Memo to Britain: All Animals Are Equal, But Some Are More Equal Than Others

The Telegraph reports today that Germany has demanded future wing programs as the price that Airbus will pay to go ahead with the restructuring that everyone knows is coming.

Herr Bischoff of EADS has said that Britain has not invested in the composite technology necessary to build the next generation of aircraft and has lost its place in the queue as a result.

According to reports ,the work will be taken from Broughton and the A350 wingset program will be shifted to Germany.

Apparently, it has occurred to the Germans that the way that they can save jobs and paper over their screwups on the A380 program (which precipitated the crisis within Airbus in the first place) and their general lack of productivity is by making war on Britons-again.

This should have a lot of appeal to the French as well. It offers a resolution to the problem of implementing the restructuring program that everyone except three guys up on the polar icecap know is necessary for Airbus to survive as more than a maker of single aisle aircraft. It also offers a resolution that is without pain for Germany or France, and it's payback of a sort for BAE dumping its chunk of EADS last year.

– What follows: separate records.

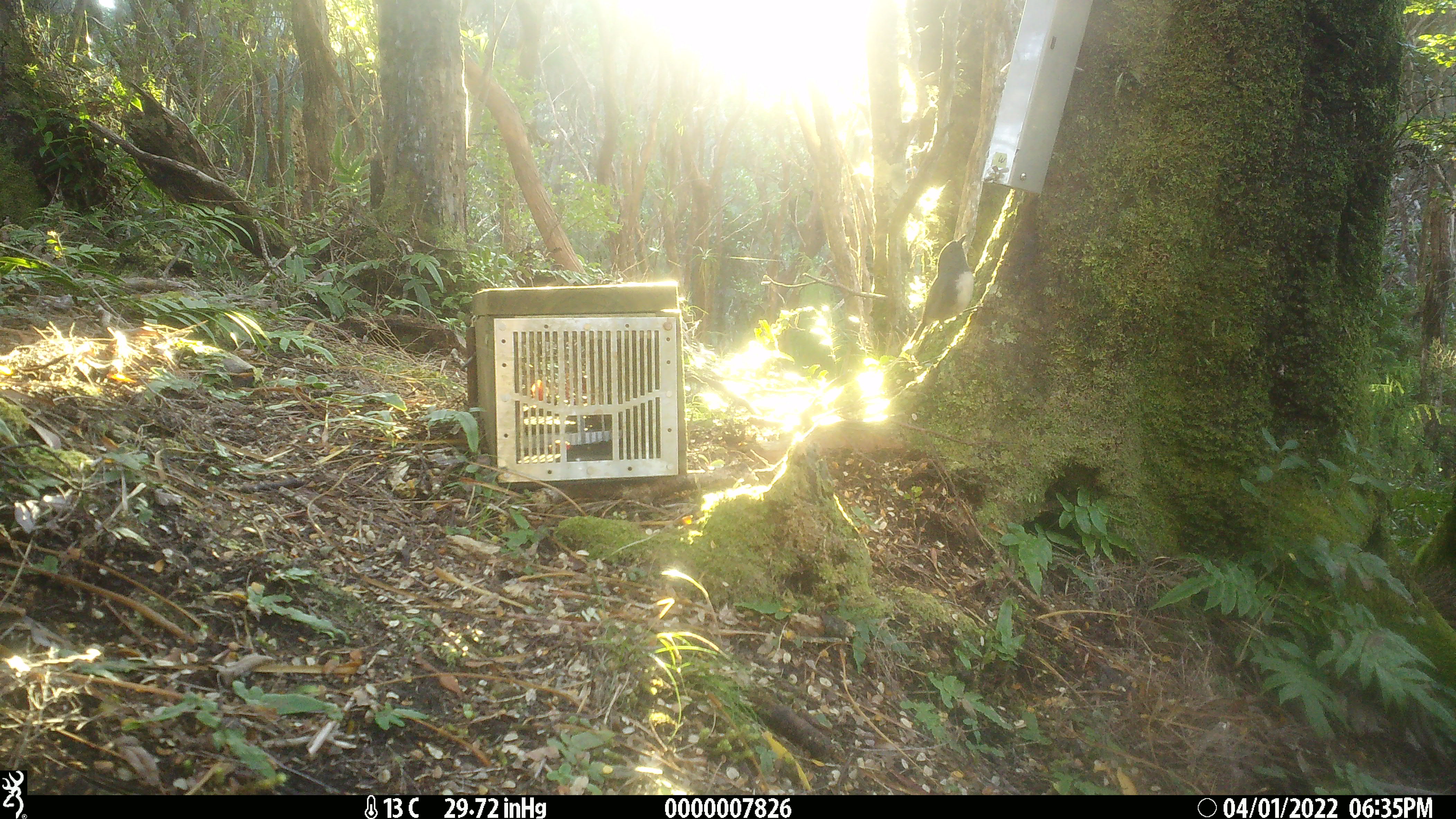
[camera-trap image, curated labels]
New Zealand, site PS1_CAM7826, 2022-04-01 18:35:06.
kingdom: Animalia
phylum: Chordata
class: Aves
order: Passeriformes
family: Petroicidae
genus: Petroica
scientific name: Petroica australis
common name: new zealand robin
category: robin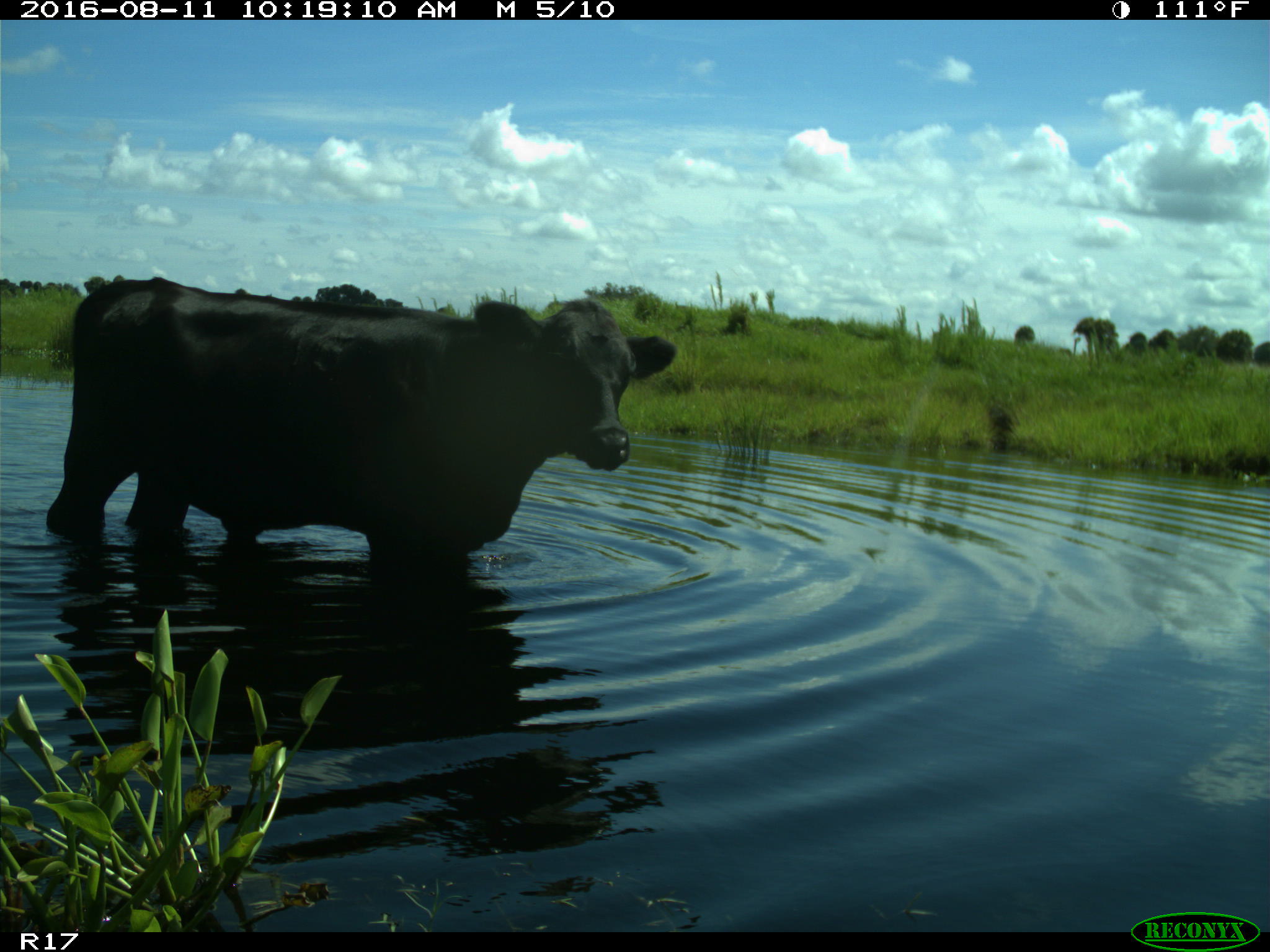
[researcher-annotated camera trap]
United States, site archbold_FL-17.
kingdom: Animalia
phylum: Chordata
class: Mammalia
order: Artiodactyla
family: Bovidae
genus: Bos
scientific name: Bos taurus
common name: domestic cow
Bos taurus (domestic cow).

In short it is the easy way out for France. Whether it would be the smart way out remains to be seen.

One wonders whether Herr Bischoff has any real understanding of the business of making wings and implementing composite technology or whether he is merely bloviating and posturing.

Stade, the German Airbus plant that produces composites for Airbus is, according to Airbus, building airfoils and skin although there's a lot of self promotion going on. The composite center wing structure for the A380 is produced in Nantes, which, as we are reliably informed, flies the Tricolor. And the A400M wing. containing significant composite structure, is being manufactured in BAE's Filton plant-still under the Union Jack, we hear.

The fact is, the center point of excellence and technology in the production of composite aerostructures is right where it has been for the last 20 years-in the United States. Airbus, for whatever reasons, did not believe in the technology, attacked it when it was being adopted by the competition, and has now adopted a watered down version that surrenders much of the rationale for using the technology in the first place, for an aircraft that won't fly for six or seven years, if ever-the A350XWB. It sounds like NIH-not invented here to me.

As a famous Briton once observed in a little book called Animal Farm, "All animals are equal-only some are more equal than others."